= Château de Meywihr =

Ruined 10th century castle in Ammerschwihr in the Haut-Rhin département of France

The Château de Meywihr is a ruined 10th century castle in the commune of Ammerschwihr in the Haut-Rhin département of France. The castle is also known as Minnewiller or Meiwihr.

==History==
Having belonged initially to the abbey of Murbach, it was seized by the Counts of Ferrette. In about 1279, it was besieged by the lords de Ribeaupierre, who were awarded it in 1291 in a judgement by Rodolphe de Habsburg.

After several changes of ownership, the ruined castle was used a quarry in 1782, to provide stone for the building of a presbytery in the town. Of limited strategic value, especially following the fortification of Ammerschwihr, the castle was already in ruins by 1353.

==Ruins==
The remains of the castle had been thought to be the ruins of a Frankish fort. They appeared as a circular mound 66 metres in diameter surrounded by a ditch. At the centre of a hillock formed by remains of the castle, excavations in 1959 revealed the base of a square keep with 8 metre sides, with no more than 2 m height remaining, dating from the 12th century.
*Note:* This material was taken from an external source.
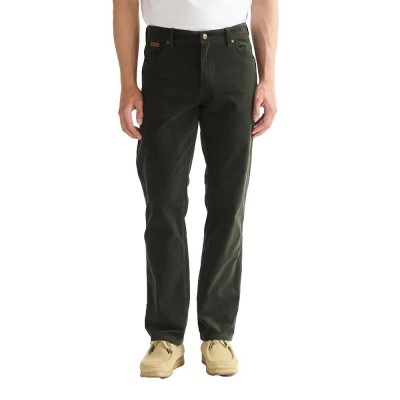 панталони,мъжки,панталони,дамски,панталони,wrangler,texas,pants,green,(rosin)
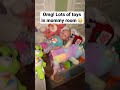 Thats a lots of toys #shorts #linkimals #stufftoys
The exposed walls were more than 2 metres thick, composed of regular blocks of sandstone, limestone and granite, and represented the two lower levels of the foundations. The nature of the stones and their construction dates the origin of the castle to the end of the Romanesque era.

The castle is privately owned. It has been listed since 1965 as a monument historique by the French Ministry of Culture.